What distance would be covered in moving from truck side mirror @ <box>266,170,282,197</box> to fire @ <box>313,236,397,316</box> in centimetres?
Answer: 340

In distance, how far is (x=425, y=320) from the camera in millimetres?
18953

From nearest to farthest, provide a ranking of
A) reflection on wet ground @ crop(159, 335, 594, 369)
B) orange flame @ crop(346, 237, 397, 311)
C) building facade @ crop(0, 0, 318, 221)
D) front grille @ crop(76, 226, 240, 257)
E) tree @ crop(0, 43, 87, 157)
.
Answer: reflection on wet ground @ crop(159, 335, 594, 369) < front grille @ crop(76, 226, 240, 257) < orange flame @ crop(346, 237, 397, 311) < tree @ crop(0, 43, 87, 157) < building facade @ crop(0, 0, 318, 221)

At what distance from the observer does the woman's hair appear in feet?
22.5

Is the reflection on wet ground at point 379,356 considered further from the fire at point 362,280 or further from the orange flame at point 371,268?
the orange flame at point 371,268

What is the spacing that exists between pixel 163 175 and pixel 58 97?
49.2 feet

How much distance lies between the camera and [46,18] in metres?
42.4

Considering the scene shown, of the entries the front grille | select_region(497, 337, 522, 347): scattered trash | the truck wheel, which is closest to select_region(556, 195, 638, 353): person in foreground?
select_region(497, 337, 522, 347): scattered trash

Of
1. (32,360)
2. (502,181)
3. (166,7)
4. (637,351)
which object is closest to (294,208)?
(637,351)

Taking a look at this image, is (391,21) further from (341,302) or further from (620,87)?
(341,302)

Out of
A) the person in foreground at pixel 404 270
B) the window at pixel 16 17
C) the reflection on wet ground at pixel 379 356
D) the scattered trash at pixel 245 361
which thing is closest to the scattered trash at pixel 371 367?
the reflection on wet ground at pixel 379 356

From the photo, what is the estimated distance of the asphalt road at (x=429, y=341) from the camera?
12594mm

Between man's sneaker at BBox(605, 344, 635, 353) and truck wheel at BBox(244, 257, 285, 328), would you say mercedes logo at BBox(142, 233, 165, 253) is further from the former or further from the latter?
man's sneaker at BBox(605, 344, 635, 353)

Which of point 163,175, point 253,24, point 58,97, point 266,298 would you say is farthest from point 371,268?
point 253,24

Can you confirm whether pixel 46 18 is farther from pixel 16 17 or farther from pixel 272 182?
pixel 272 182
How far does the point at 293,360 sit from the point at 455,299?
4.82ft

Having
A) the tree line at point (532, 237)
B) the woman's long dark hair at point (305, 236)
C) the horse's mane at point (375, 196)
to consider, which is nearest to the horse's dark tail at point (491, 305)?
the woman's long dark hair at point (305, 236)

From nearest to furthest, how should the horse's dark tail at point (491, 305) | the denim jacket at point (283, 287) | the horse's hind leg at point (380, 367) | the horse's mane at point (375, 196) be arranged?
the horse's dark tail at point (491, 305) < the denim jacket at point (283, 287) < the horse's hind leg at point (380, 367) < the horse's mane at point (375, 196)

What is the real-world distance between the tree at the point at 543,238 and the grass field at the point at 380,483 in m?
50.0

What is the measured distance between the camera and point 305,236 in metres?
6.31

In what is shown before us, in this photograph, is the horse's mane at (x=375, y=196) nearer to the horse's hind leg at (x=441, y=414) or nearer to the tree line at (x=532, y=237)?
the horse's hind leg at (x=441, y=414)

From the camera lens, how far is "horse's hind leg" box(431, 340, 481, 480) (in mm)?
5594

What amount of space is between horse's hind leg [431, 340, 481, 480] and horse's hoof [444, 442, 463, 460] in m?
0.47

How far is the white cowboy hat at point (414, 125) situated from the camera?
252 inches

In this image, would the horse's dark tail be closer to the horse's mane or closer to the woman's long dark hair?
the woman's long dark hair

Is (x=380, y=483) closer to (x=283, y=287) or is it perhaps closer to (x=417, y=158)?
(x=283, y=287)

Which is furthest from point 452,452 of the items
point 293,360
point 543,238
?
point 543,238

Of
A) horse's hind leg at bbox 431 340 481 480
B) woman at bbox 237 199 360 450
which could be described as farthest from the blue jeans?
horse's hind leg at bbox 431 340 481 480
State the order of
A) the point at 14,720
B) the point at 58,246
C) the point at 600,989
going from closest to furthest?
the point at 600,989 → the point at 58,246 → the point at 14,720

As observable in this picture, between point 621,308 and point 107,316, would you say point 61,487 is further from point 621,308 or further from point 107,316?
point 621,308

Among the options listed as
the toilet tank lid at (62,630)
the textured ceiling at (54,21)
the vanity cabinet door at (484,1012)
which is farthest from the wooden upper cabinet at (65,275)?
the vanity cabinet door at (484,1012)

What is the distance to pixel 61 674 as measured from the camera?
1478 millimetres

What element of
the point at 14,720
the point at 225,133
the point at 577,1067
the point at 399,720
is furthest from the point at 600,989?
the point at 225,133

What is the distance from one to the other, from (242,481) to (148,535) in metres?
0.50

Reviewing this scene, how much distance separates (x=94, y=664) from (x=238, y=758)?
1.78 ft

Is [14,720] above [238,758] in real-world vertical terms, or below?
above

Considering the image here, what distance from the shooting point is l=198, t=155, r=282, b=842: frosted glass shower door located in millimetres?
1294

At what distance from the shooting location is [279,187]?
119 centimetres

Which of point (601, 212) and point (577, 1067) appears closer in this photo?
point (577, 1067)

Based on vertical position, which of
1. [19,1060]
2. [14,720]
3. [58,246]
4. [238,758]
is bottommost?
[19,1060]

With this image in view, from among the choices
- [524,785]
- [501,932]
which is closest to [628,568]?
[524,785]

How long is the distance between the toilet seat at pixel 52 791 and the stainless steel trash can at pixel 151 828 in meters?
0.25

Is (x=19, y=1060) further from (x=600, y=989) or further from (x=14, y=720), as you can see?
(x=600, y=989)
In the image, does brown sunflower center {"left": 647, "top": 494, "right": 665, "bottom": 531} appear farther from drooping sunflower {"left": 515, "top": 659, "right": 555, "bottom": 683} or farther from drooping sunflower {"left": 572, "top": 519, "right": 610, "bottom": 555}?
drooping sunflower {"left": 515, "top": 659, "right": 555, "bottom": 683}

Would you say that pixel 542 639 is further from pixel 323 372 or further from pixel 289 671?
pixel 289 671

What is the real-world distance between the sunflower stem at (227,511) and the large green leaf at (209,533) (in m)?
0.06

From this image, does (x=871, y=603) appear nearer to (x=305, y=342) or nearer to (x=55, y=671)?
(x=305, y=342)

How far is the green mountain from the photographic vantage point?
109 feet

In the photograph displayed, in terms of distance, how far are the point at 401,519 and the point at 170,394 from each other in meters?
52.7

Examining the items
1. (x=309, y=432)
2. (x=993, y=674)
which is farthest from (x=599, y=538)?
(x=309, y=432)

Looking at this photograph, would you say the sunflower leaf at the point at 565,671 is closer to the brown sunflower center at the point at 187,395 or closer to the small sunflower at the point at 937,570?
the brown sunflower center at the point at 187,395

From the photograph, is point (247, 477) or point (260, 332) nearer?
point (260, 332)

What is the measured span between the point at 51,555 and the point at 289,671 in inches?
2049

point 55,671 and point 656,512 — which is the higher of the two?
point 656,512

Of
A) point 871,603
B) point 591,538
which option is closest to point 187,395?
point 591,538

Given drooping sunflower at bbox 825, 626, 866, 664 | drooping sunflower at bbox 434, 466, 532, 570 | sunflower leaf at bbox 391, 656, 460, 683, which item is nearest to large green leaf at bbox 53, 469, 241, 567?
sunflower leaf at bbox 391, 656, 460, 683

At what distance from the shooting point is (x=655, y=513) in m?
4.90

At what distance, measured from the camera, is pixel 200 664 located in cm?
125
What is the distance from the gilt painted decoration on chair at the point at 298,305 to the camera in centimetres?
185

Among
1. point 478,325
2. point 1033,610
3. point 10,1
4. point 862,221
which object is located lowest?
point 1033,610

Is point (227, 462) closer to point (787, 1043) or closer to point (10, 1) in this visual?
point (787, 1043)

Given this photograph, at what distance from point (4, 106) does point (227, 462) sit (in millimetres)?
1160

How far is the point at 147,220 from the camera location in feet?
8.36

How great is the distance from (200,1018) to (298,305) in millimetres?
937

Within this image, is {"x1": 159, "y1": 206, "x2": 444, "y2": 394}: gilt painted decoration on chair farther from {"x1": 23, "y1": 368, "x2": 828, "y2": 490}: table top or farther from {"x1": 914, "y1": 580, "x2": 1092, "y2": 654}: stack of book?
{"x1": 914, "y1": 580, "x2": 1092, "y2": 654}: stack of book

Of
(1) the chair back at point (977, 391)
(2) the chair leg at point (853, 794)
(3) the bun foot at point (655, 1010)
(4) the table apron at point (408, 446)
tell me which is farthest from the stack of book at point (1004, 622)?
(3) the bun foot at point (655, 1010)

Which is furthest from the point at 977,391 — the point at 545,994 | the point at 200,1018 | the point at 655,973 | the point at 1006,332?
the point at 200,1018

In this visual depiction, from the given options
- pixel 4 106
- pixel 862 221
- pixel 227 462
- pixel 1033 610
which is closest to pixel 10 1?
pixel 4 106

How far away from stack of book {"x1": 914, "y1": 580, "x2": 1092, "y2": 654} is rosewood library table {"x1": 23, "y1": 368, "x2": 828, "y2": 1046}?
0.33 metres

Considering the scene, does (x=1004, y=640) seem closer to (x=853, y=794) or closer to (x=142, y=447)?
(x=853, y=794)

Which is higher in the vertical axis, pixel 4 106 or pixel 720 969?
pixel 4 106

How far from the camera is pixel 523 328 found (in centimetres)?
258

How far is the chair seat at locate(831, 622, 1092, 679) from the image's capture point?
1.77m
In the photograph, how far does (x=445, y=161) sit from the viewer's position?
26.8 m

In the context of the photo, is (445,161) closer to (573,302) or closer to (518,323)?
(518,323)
════════════════
> [Short task]
Print the rows exactly as they stand, from the line containing "How far is the chair" through the end of the rows, both included.

> [Final answer]
How far is the chair seat at locate(831, 622, 1092, 679) from the image's capture point?
1.77m
In the photograph, how far does (x=445, y=161) sit from the viewer's position?
26.8 m

In the context of the photo, is (445,161) closer to (573,302) or closer to (518,323)?
(518,323)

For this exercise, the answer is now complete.